The TV Channel Is Tuning In to DVD23 Oct, 2003 By: Holly J. Wagner
It's not often that TV draws a standing-room-only crowd, but that's what happened at the first TV DVD Conference.
“We were positively stunned by the response. We saw a healthy turnout not just from the studios that are releasing TV product, but from the television industry,” said event organizer Thomas K. Arnold. “People came with a lot of questions, and they left with a lot of answers and, hopefully, a lot of new rewarding relationships.”
With TV series on DVD projected to rake in $1.5 billion by the end of the year — two-thirds more than last year, according to Video Store Magazine market research — attendees were anxious to exchange ideas about how to create products that will please the fan base and give TV shows a second life.
TV DVDs are a solid and profitable niche that makes its nut on providing loyal fans with bonus features, executives agreed in the opening panel discussion.

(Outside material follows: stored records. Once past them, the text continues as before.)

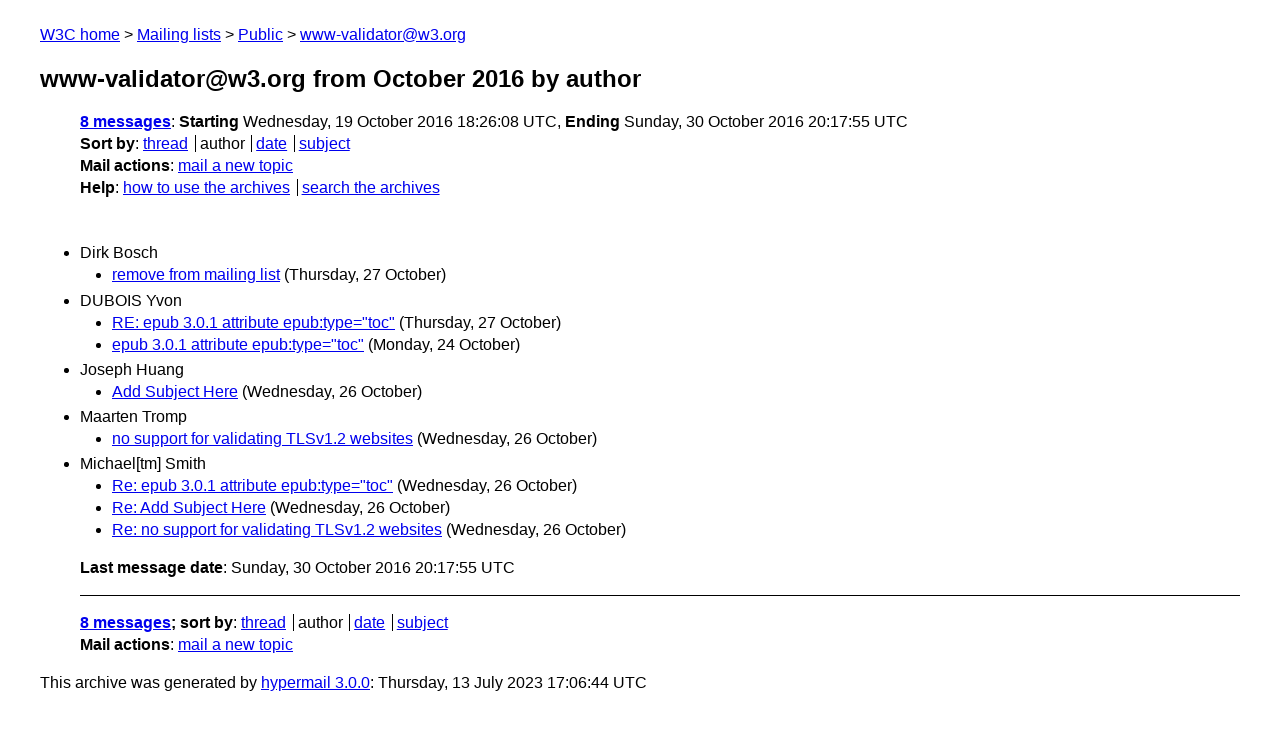

--- FILE ---
content_type: text/html
request_url: https://lists.w3.org/Archives/Public/www-validator/2016Oct/author.html
body_size: 928
content:
<!DOCTYPE html>
<html xmlns="http://www.w3.org/1999/xhtml" lang="en">
<head>
<meta charset="UTF-8" />
<meta name="viewport" content="width=device-width, initial-scale=1" />
<meta name="generator" content="hypermail 3.0.0, see https://github.com/hypermail-project/hypermail/" />
<title>www-validator@w3.org from October 2016: by author</title>
<meta name="Subject" content="by author" />
<meta name="robots" content="noindex" />
<link rel="stylesheet" title="Normal view" href="/assets/styles/public.css" />
<link rel="help" href="/Help/" />
<link rel="start" href="../" title="www-validator@w3.org archives" />
<script defer="defer" src="/assets/js/archives.js"></script>
</head>
<body class="index">
<header class="head">
<nav class="breadcrumb" id="upper">
  <ul>
    <li><a href="https://www.w3.org/">W3C home</a></li>
    <li><a href="/">Mailing lists</a></li>
    <li><a href="../../">Public</a></li>
    <li><a href="../" rel="start">www-validator@w3.org</a></li>
  </ul>
</nav>
<h1><span class="archive-label">www-validator@w3.org from October 2016</span> by author</h1>
<nav id="navbar">
<ul class="hmenu_container">
<li><span class="heading"><a href="#first">8 messages</a></span>: <span class="heading">Starting</span> Wednesday, 19 October 2016 18:26:08 UTC, <span class="heading">Ending</span> Sunday, 30 October 2016 20:17:55 UTC</li>
<li><span class="heading">Sort by</span>: <ul class="hmenu"><li><a href="thread.html" rel="alternate">thread</a></li>
<li>author</li>
<li><a href="index.html" rel="alternate">date</a></li>
<li><a href="subject.html" rel="alternate">subject</a></li>
</ul></li>
<li><span class="heading">Mail actions</span>: <ul class="hmenu"><li><a href="mailto:www-validator&#x40;&#0119;&#0051;&#0046;&#0111;&#0114;&#0103;">mail a new topic</a></li></ul></li>
<li><span class="heading">Help</span>: <ul class="hmenu">
    <li><a href="/Help/" rel="help">how to use the archives</a></li>
    <li><a href="https://www.w3.org/Search/Mail/Public/search?type-index=www-validator&amp;index-type=t">search the archives</a></li>
</ul>
</li></ul>
</nav>
</header>
<main class="messages-list">
<h2 id="first" class="heading">Dirk Bosch</h2>
<ul>
<li><a id="msg8" href="0008.html">remove from mailing list</a> <span class="messages-list-date">(Thursday, 27 October)</span></li>
</ul>
<h2 class="heading">DUBOIS Yvon</h2>
<ul>
<li><a id="msg7" href="0007.html">RE: epub 3.0.1 attribute epub:type=&quot;toc&quot;</a> <span class="messages-list-date">(Thursday, 27 October)</span></li>
<li><a id="msg1" href="0001.html">epub 3.0.1 attribute epub:type=&quot;toc&quot;</a> <span class="messages-list-date">(Monday, 24 October)</span></li>
</ul>
<h2 class="heading">Joseph Huang</h2>
<ul>
<li><a id="msg3" href="0003.html">Add Subject Here</a> <span class="messages-list-date">(Wednesday, 26 October)</span></li>
</ul>
<h2 class="heading">Maarten Tromp</h2>
<ul>
<li><a id="msg2" href="0002.html">no support for validating TLSv1.2 websites</a> <span class="messages-list-date">(Wednesday, 26 October)</span></li>
</ul>
<h2 class="heading">Michael[tm] Smith</h2>
<ul>
<li><a id="msg6" href="0006.html">Re: epub 3.0.1 attribute epub:type=&quot;toc&quot;</a> <span class="messages-list-date">(Wednesday, 26 October)</span></li>
<li><a id="msg5" href="0005.html">Re: Add Subject Here</a> <span class="messages-list-date">(Wednesday, 26 October)</span></li>
<li><a id="msg4" href="0004.html">Re: no support for validating TLSv1.2 websites</a> <span class="messages-list-date">(Wednesday, 26 October)</span></li>
</ul>
<p id="end" class="last-message-date"><span class="heading">Last message date</span>: Sunday, 30 October 2016 20:17:55 UTC</p>
</main>
<footer class="foot">
<nav id="navbarfoot">
<ul class="hmenu_container">
<li><span class="heading"><a href="#first">8 messages</a>; sort by</span>:
<ul class="hmenu">
<li><a href="thread.html">thread</a></li>
<li>author</li>
<li><a href="index.html">date</a></li>
<li><a href="subject.html">subject</a></li>
</ul>
</li><li><span class="heading">Mail actions</span>: <ul class="hmenu"><li><a href="mailto:www-validator&#x40;&#0119;&#0051;&#0046;&#0111;&#0114;&#0103;">mail a new topic</a></li></ul></li>
</ul>
</nav>
<!-- trailer="footer" -->
<p class="colophon">
This archive was generated by <a href="https://github.com/hypermail-project/hypermail/">hypermail 3.0.0</a>: Thursday, 13 July 2023 17:06:44 UTC
</p>
</footer>
</body>
</html>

“Fans are looking for something compelling that isn't available anywhere else, behind-the-scenes stuff they just can't get anywhere else,” said Jeff Baker, VP of franchise marketing for Warner Home Video.
Fans chat online about what they want on their favorite shows, but that can be a double-edged sword, said Gordon Ho, VP of brand marketing at Buena Vista Home Entertainment. Fan sites are a resource for suggestions, but fans can also cancel a show on DVD early in the product cycle if bonus features are a disappointment.

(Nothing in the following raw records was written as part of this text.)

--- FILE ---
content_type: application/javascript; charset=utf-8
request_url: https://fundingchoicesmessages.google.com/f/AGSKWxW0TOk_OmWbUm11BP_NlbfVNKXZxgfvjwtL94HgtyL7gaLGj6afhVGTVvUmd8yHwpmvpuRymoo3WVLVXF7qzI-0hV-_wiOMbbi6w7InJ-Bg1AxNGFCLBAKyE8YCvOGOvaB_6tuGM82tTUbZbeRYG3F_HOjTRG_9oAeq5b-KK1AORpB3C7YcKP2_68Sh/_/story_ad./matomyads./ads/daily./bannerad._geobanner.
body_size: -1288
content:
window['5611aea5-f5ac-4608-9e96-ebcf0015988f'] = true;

“No longer can we pull the wool over the eyes of the consumer, with the Web,” Ho said.
“What you're seeing with DVD products is, you're not just able to replicate the TV experience,” said Peter Staddon, VP of marketing at 20th Century Fox Home Entertainment. “It's the diehard fans that are buying the stuff. You have to give them something that rewards the purchase.”
Boxed sets create the perfect opportunity to do that, and DVD makes season sets compact enough to get them into mass merchants, the key sales vehicles.
“With VHS, there was no way for a mass merchant to take it on. The footprint was just too large,” said Henry McGee, president of HBO Home Video, which views series boxed sets as a way to meet internal goals.
“At HBO, we live by the three ‘E's,” McGee said. “Exploit the asset, extend the brand and expand subscribers.”
“The unique thing about this business is that, unlike theatrical where they try to shorten the window to take advantage of the [marketing] spend, with TV DVD the marketing is ongoing,” Baker said.
DVD can be a springboard for TV creators whose shows have been cancelled or long off the air.
Seth McFarlane, creator of “The Family Guy,” got more offers once the show appeared on DVD — a year after it went off the air. The first-season boxed set is a top TV seller for Fox.
“It was revealing for us, at least, how many people were watching the show. Once we announced ‘The Family Guy' was coming out on DVD, we really didn't have to do much to promote it. The core base was there,” he said. “It's pretty amazing that these releases have the power to make the studios go back and rethink their decisions.”